───── Текст для чтения ─────

Шрифт:
Интервал:
Закладка:
7. Римское чувство жизни и красоты в тезисах
Пора подвести итоги нашим рассуждениям о римской эстетике. Итоги эти можно представить себе в таком виде.
1) Рим разделяет общую судьбу античности – быть символом пластического тождества духа и материи. Отсюда его язычество, пантеизм, политеизм. Красота здесь есть, стало быть, пластика.
2) Рим выступает на мировую арену в эпоху эллинизма, то есть на стадии абстрактной единичности античного духа, или, что то же, на стадии принципиального онтологического имманентизма. Римская красота есть, следовательно, субъективно-выразительная, для себя данная и телеологически-провиденциальная пластика объекта.
3) В отличие от греческого эллинизма Рим фиксирует свой предмет не в качестве физического, но в качестве социального космоса, сначала – в эпоху республики – находясь в прямой антитезе к греческому партикуляризму, а потом – в императорскую эпоху – синтезируясь с ним в единую и четко фиксированную империю. Отсюда римская красота есть социальный аналог космического телеологического провиденциализма, то есть сфера ее – римское государственное великодержавие.
4) Диалектически развивая этот первоисток римского чувства красоты, мы получаем гармонию двух начал – властвующего и подвластного. Первое пока еще отрицает позднейший апофатизм, почему оно и схематично, то есть в социальной сфере – юридично; второе же, ввиду формализма властвующего, остается на стадии значительной абстрактно-индивидуальной пестроты. Отсюда – субъективизм, психологизм, дидактизм, морализм, эклектизм, декоративность, показной характер и страсть к роскоши, блеску и торжественности, достоинству в римском чувстве красоты.

───── Извлечённые строки ─────

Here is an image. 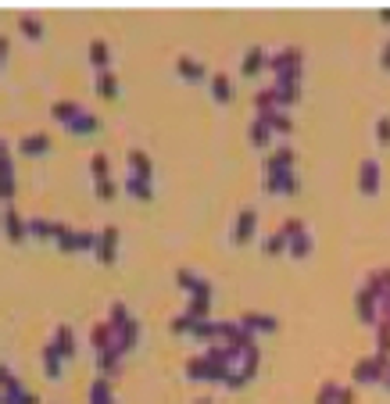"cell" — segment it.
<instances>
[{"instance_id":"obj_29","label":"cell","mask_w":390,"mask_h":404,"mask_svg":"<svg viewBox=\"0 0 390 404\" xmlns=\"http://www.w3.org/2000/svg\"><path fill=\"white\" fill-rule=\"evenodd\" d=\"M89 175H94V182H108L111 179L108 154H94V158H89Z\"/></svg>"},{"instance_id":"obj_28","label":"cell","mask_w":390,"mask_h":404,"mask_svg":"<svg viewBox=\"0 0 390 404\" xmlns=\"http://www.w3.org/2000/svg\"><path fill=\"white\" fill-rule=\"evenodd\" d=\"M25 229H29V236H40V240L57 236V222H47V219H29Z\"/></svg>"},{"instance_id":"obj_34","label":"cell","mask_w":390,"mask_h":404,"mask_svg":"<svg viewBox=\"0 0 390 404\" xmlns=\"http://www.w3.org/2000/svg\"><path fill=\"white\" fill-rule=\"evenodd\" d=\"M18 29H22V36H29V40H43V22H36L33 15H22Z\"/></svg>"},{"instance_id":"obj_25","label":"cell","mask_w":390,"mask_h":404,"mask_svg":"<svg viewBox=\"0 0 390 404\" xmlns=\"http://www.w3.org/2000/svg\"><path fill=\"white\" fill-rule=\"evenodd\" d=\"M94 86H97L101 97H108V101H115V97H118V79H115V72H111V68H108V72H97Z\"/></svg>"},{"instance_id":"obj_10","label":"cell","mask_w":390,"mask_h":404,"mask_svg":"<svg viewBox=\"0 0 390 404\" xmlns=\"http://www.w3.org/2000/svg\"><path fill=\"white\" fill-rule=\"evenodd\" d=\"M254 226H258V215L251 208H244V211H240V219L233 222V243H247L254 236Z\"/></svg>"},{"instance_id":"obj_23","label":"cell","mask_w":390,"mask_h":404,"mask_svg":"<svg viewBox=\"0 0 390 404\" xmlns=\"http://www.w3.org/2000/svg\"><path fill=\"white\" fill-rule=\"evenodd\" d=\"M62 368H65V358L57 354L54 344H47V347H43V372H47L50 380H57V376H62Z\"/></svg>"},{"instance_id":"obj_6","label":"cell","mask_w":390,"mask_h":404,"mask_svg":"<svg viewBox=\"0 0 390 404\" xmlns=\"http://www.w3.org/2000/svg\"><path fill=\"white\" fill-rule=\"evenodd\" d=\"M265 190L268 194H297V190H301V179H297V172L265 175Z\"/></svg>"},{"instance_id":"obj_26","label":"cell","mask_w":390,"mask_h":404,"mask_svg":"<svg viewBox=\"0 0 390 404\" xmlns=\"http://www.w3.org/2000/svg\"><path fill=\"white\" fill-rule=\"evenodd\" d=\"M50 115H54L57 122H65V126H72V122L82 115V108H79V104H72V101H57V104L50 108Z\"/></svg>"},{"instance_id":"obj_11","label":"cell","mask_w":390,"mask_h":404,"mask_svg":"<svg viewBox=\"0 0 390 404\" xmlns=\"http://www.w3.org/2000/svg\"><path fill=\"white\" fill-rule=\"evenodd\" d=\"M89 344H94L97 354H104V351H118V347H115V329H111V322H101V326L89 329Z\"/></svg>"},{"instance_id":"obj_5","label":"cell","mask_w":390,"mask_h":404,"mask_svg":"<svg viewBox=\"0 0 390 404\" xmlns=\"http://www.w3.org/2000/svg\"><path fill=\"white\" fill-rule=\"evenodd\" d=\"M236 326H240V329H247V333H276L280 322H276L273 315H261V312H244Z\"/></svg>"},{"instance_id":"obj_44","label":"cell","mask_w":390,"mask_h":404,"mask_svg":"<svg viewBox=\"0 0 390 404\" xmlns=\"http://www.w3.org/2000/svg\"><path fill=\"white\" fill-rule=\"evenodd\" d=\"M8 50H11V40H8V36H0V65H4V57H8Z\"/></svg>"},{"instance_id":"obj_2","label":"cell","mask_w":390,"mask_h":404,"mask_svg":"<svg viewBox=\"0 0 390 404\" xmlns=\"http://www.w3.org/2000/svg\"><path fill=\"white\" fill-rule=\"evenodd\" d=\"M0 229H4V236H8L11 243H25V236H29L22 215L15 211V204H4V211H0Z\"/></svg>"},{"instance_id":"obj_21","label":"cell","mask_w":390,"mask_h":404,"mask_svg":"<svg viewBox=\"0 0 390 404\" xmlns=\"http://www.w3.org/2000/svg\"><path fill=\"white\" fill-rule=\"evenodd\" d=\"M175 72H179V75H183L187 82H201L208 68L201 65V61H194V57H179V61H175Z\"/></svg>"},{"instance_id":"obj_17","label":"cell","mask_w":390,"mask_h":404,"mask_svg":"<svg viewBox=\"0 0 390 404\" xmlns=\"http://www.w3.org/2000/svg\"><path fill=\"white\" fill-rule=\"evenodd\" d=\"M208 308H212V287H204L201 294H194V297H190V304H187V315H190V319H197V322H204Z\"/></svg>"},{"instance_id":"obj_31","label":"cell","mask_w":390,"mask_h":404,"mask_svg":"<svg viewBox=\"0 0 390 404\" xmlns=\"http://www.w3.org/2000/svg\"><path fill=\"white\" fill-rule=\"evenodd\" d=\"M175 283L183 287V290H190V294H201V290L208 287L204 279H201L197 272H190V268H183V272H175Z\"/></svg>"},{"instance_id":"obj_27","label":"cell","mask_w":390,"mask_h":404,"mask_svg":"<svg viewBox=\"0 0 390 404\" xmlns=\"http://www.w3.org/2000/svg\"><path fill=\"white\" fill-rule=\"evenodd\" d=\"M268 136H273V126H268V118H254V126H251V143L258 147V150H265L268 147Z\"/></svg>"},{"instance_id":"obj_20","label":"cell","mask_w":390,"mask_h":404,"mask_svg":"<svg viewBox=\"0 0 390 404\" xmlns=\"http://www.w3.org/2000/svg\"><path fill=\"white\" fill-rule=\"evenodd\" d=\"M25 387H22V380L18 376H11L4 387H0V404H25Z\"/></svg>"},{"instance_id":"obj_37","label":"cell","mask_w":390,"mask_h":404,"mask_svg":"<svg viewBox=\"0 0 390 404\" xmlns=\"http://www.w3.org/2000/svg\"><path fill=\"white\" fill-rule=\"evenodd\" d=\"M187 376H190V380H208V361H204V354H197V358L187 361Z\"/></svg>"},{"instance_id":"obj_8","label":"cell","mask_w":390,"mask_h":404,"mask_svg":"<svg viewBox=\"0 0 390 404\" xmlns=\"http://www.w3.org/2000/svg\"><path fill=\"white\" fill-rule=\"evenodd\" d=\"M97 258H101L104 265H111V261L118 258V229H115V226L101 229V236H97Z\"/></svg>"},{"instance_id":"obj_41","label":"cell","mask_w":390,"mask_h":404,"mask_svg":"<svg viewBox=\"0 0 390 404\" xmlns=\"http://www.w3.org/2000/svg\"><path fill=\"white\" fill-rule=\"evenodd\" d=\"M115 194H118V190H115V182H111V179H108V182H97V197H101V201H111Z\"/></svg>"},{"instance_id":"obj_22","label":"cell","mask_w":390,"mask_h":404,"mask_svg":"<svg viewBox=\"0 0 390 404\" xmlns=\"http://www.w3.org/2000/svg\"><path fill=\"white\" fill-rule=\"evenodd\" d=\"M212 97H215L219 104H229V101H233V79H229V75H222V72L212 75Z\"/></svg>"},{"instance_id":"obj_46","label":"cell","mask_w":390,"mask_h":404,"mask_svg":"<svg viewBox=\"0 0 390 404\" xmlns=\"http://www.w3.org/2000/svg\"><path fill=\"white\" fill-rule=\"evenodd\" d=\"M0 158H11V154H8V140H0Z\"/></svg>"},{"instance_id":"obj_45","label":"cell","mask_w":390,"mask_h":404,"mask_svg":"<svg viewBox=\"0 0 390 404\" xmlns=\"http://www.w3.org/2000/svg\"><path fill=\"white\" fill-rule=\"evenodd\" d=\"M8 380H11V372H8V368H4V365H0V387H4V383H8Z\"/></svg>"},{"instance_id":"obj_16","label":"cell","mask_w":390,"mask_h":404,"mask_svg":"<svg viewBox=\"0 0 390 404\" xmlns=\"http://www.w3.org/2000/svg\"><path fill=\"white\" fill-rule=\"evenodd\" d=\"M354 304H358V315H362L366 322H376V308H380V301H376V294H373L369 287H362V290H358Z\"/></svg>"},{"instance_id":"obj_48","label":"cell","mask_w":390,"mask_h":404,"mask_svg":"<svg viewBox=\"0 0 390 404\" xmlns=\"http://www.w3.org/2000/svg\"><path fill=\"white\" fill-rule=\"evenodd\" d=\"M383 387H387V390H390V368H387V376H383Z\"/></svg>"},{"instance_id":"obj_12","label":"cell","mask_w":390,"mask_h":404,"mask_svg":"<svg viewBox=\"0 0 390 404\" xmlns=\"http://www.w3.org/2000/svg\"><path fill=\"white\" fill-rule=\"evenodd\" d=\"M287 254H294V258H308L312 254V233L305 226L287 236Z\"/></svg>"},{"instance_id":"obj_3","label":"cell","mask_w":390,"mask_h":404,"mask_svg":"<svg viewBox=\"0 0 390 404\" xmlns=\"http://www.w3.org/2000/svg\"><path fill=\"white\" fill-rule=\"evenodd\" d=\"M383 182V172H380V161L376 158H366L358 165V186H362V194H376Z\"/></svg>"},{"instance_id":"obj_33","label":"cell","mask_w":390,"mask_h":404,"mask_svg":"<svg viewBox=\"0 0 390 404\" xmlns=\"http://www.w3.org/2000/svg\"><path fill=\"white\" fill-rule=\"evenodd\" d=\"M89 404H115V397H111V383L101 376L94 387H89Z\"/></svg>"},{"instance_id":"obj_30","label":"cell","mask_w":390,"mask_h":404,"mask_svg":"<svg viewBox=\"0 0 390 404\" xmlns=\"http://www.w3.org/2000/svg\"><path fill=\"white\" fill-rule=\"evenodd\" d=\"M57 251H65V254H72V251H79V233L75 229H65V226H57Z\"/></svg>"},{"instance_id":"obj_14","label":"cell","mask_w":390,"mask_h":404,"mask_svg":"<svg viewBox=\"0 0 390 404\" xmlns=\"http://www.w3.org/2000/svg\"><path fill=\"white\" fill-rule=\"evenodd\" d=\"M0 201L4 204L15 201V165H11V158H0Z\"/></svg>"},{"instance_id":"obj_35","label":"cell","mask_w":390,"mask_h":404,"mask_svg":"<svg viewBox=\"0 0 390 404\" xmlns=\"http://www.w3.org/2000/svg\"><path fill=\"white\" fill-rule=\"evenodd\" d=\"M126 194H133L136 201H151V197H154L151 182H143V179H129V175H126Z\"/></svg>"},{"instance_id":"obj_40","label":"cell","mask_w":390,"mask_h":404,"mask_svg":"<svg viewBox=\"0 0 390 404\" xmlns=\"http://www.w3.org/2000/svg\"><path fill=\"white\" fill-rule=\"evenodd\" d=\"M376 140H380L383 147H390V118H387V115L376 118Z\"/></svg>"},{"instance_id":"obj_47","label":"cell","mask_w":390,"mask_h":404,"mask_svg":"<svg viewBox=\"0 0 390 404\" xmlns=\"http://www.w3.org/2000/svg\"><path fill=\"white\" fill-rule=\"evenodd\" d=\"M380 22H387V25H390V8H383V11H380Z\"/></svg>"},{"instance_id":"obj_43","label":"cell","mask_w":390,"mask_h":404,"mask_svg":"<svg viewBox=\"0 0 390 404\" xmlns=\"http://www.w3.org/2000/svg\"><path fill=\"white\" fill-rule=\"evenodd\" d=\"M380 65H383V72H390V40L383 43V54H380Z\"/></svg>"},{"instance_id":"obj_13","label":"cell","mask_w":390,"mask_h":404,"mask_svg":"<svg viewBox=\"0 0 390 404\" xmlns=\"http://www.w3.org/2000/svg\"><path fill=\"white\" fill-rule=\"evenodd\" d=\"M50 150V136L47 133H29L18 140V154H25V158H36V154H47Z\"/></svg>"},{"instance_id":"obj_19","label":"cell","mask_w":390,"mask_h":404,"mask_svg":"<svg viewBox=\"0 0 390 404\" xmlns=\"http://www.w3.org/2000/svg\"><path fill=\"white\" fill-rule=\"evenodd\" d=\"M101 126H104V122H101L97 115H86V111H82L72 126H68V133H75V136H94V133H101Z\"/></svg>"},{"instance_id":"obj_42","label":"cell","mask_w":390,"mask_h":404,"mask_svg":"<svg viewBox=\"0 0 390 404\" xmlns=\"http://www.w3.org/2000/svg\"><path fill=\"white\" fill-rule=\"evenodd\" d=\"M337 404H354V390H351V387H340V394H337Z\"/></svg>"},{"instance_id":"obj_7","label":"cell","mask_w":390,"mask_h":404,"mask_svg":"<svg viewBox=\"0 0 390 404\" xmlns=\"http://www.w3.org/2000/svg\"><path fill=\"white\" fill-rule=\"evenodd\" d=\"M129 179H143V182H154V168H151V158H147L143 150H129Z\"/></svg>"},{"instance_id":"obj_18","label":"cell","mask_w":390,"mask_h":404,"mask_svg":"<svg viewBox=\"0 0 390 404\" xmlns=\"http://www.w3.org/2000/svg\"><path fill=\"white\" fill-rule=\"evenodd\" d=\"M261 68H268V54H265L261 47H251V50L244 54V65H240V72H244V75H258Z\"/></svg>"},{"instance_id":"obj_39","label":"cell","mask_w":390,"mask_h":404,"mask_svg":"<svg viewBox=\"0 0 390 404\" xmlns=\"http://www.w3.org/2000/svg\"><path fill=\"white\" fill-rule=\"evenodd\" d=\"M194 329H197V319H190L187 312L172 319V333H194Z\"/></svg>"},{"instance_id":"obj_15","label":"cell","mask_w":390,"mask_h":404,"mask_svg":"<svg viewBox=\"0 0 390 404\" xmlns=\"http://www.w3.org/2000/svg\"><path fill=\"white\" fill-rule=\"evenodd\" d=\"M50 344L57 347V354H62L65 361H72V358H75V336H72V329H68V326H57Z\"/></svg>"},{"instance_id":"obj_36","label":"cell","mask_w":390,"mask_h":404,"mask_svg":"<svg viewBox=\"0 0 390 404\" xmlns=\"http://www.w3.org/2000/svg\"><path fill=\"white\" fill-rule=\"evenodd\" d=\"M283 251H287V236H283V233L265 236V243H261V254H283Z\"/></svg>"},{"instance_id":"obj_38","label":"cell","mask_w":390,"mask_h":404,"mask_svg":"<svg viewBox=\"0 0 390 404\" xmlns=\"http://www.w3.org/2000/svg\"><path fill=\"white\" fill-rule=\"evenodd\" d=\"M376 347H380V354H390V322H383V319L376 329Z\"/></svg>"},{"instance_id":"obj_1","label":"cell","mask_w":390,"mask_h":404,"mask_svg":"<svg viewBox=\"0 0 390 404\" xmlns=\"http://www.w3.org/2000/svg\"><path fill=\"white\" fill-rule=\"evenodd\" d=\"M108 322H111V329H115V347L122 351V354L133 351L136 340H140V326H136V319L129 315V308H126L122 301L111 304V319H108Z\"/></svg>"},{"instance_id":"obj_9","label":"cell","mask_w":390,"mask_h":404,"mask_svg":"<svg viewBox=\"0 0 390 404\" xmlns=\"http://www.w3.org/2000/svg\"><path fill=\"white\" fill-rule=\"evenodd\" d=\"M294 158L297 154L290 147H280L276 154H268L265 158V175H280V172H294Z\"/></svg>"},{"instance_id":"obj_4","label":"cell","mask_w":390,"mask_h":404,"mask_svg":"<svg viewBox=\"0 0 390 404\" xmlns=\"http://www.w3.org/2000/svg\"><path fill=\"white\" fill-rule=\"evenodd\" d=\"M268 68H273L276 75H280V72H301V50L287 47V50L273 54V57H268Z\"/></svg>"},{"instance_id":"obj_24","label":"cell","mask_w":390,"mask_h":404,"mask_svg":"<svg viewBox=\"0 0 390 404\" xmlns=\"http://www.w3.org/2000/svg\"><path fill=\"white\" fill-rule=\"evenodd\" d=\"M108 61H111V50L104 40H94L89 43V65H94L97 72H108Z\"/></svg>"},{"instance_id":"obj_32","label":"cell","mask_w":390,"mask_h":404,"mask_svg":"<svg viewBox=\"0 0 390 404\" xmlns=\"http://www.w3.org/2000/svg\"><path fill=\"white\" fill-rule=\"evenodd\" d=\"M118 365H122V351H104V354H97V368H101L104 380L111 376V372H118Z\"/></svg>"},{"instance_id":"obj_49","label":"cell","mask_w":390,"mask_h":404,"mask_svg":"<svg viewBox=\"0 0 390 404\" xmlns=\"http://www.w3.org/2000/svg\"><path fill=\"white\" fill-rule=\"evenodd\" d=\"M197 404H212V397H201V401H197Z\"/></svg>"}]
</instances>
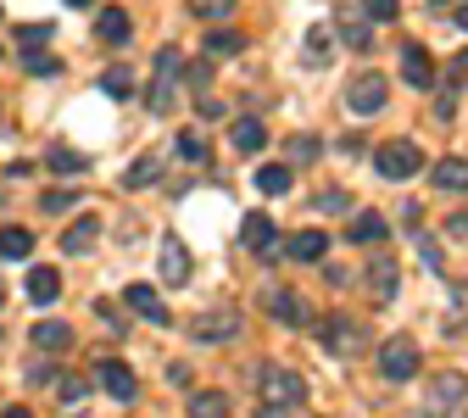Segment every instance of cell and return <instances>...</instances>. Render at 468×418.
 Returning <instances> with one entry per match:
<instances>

─────

**Список заданий:**
(1) В какую эпоху Рим выходит на мировую арену согласно тексту о римском чувстве красоты?
(2) Объясните, опираясь на текст о римском чувстве красоты, почему властвующее начало в римской эстетике оказывается схематичным.
Строки никак не связаны с текстом о римском чувстве красоты.

**Итоговые ответы:**
(1) В эпоху эллинизма.

(2) Властвующее начало схематично потому, что оно пока ещё отрицает позднейший апофатизм. В социальной сфере эта схематичность выражается как юридичность.